Rafed English

Caring for Plant Roots in the Flower Garden

When gardeners admire their landscape, they don’t always make the connection between the health of the flowers and foliage above ground and the nurturing of the plant happening below the soil’s surface. However, when gardeners take the time to develop a robust root system, it will result in plants that can better withstand weather extremes and pest attacks.

Planting for Root Health

It’s unusual for a plant that appears healthy at the nursery to have an unhealthy root system, but gardeners should always inspect the root ball if possible before purchasing a new plant. The larger roots help to anchor the plant in the soil, and transport nutrients and moisture to the plant. The fine, hair-like roots have the job of absorbing nutrients and moisture from the soil. If a plant is root bound at the nursery, it will take longer to establish in the garden.

When planting new trees, shrubs, or perennial flowers in the landscape, it’s important not to over-amend the planting hole with organic materials. If the soil in the planting hole is too rich and loose compared to the surrounding soil, the roots may circle around in the planting hole, creating a root bound effect and stunting the plant’s growth. Instead, add a layer of organic compost or leaf mould around the plant as mulch, where the nutrients will gradually filter down into the soil.

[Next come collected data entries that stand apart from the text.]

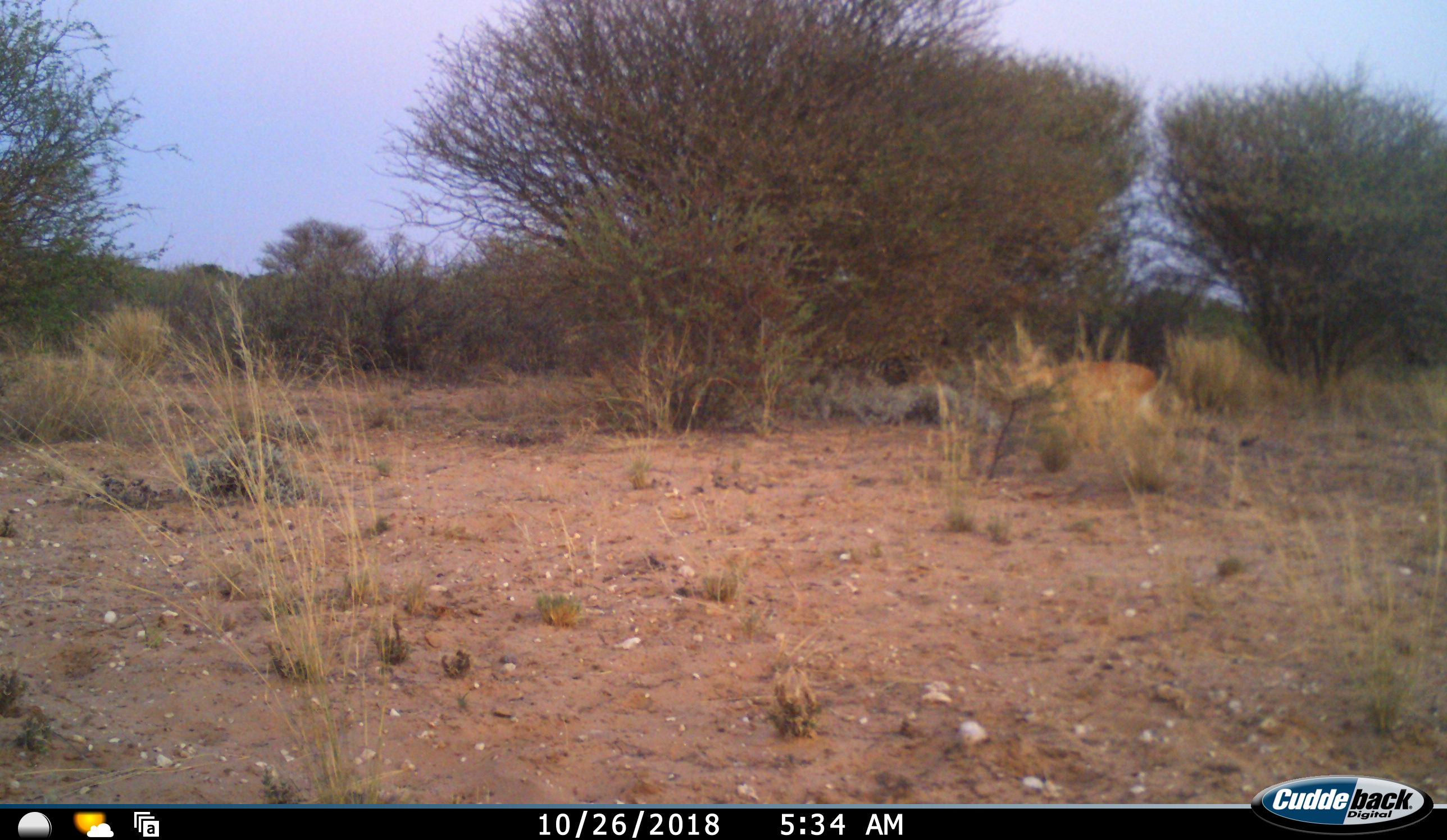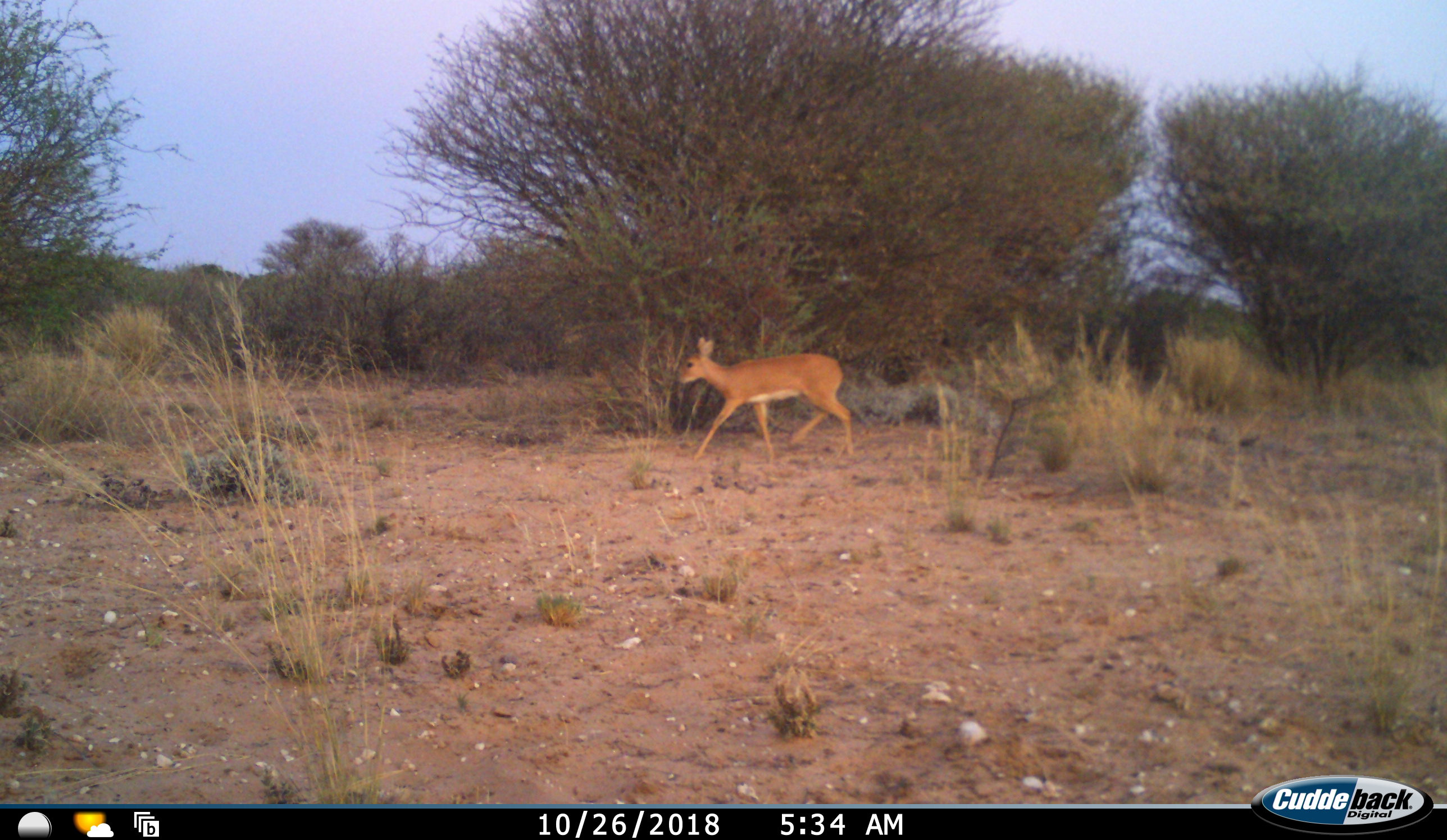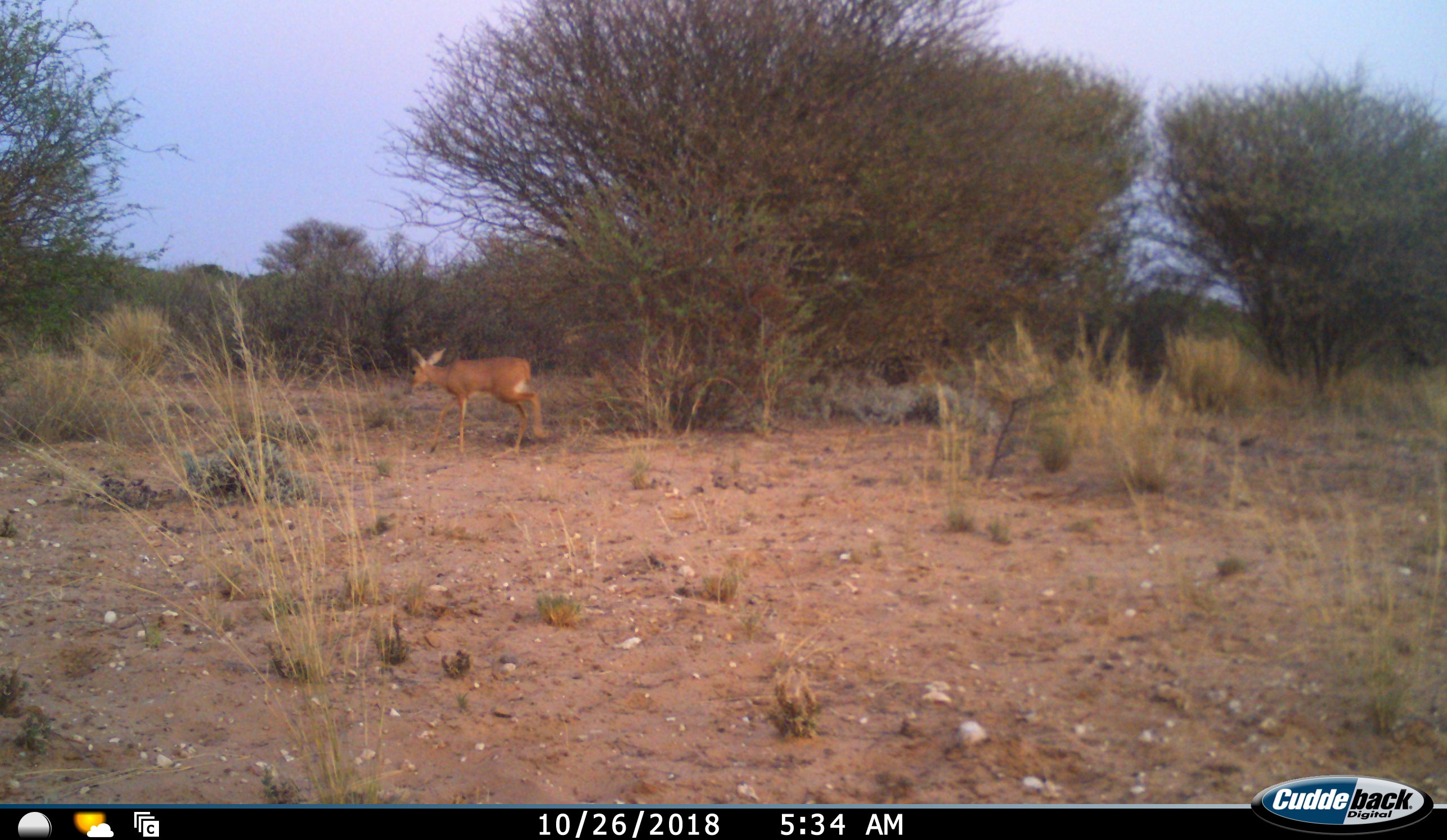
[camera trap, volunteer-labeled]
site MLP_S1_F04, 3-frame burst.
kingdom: Animalia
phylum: Chordata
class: Mammalia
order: Artiodactyla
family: Bovidae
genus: Raphicerus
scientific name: Raphicerus campestris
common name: steenbok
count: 1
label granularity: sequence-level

Fertilize for Healthy Flower Roots

The most essential element for root development in plants is phosphorus, which is the second numeral listed on a package of fertilizer. Bone meal is the best organic source of phosphorus, and gardeners should apply this to the soil if plants exhibit bluish leaves or a stunted root system, two signs of a phosphorus deficiency.

In areas with sandy, porous soil, rock phosphate may be a better choice for an organic source of phosphorus. Rock phosphate isn’t water soluble, so it endures longer in the soil than bone meal does.

Prevent Root Pests

Several pests feed exclusively on plant roots in the garden, including root maggots, nematodes, flea beetle larvae, and weevil larvae. Organic gardeners can apply parasitic nematodes to the soil to control many types of garden larvae pests. These nematodes require moisture to allow them to migrate through the soil in search of pests. Gardeners managing a grub problem can apply the spores of milky spore disease to large garden areas. Grubs typically migrate from grassy areas, so be sure to treat the lawn as well.

Prevent Root Diseases

Root rot is a general term for fungi and bacteria that infect the root system of plants and lead to wilting or plant death. The most common cause of root rot is waterlogged soil, so improving drainage prevents rot. Gardeners who battle root rot regularly due to heavy clay conditions should consider installing raised garden beds. If your garden area is in a low lying area and seems to puddle up after a rain, there are many lovely bog flowering plants that would appreciate your miniature wetland.